The European Court on Wednesday imposed a fine on Poland – a daily payment of 1 million euros for non-compliance with EU legislation. This money will go to the European Commission.
“By an order of the European Court, Poland is ordered to pay a daily fine of 1 million euros for refusing to suspend the operation of national legislation, which, in particular, concerns the jurisdiction of the disciplinary chamber of the Supreme Court,” it says in a document of the European Court of Justice.
The sanction against the Polish authorities was imposed “in order to avoid serious and irreparable damage to the legal order of the European Union, as well as to the values on which it is based, including the rule of law.”
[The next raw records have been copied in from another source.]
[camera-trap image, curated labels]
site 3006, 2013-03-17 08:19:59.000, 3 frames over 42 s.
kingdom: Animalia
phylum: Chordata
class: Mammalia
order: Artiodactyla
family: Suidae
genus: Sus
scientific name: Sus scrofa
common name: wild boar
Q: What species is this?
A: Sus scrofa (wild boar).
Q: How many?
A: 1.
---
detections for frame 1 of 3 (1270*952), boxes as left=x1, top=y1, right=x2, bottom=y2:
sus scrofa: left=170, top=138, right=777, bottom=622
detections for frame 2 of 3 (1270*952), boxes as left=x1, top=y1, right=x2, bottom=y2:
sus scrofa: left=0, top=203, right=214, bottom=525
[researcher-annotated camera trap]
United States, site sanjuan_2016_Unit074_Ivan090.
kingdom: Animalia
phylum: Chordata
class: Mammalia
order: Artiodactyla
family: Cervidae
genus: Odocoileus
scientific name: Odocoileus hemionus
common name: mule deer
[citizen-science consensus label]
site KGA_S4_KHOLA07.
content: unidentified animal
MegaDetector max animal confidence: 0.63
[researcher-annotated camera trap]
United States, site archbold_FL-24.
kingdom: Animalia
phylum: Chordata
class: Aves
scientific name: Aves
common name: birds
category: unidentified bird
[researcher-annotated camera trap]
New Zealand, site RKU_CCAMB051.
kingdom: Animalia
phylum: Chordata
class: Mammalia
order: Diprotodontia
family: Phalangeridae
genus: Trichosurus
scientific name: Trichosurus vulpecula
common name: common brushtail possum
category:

The Constitutional Court of Poland, whose task is to check the compliance of other regulations with the country’s Constitution, earlier in October ruled that a number of EU laws and some European judicial decisions contradict the country’s Basic Law. The judges announced that Poland’s membership in the European Union, in their opinion, does not give the EU authorities supremacy in the judiciary and does not mean the transfer of Poland’s sovereignty. The decision of the Constitutional Court was supported by 12 out of 14 judges.
The court’s ruling runs counter to the EU’s rule of law, which is being insisted on in Brussels. This principle means that the legal norms of the EU countries in a number of areas should not be applied if they contradict the norms of European law. The European Union also does not consider the Polish Constitutional Court to be legitimate due to the influence of the ruling Law and Justice party on the appointment of judges to this body. noted Interfax.
On February 14, 2020, a law on the judicial system entered into force in Poland, which, inter alia, “prohibits Polish courts, including through disciplinary proceedings, from directly applying certain provisions of EU law protecting judicial independence”.
According to the European Commission, the Polish law “undermines the independence of Polish judges and is incompatible with the EU’s principles of the rule of law.”
The European Commission also believes that Poland is in violation of EU law by allowing the Disciplinary Chamber of the Supreme Court, whose independence is not guaranteed, to make decisions that have a direct impact on judges and how they perform their functions. These issues include the lifting of immunity of judges with a view to prosecution or detention, as well as the subsequent suspension and reduction of their salaries.
The EC believes that the very prospect for judges to appear before a court before a body whose independence is not guaranteed creates a “deterrent effect” for judges and may affect their own independence, wrote agency Swissinfo.ch. “The Commission believes that this seriously undermines the independence of the judiciary and the obligation to provide effective legal protection, and hence the legal order of the EU as a whole,” said in Brussels.
This month, former President of the EU Council, ex-Prime Minister of Poland and leader of the Polish opposition, Donald Tusk, called on fellow citizens to oppose the court’s decision on the priority of Polish law over EU law. “We have to save Poland, no one will do it for us,” he said. Protest actions passed in several cities of Poland, thousands of people took part in them.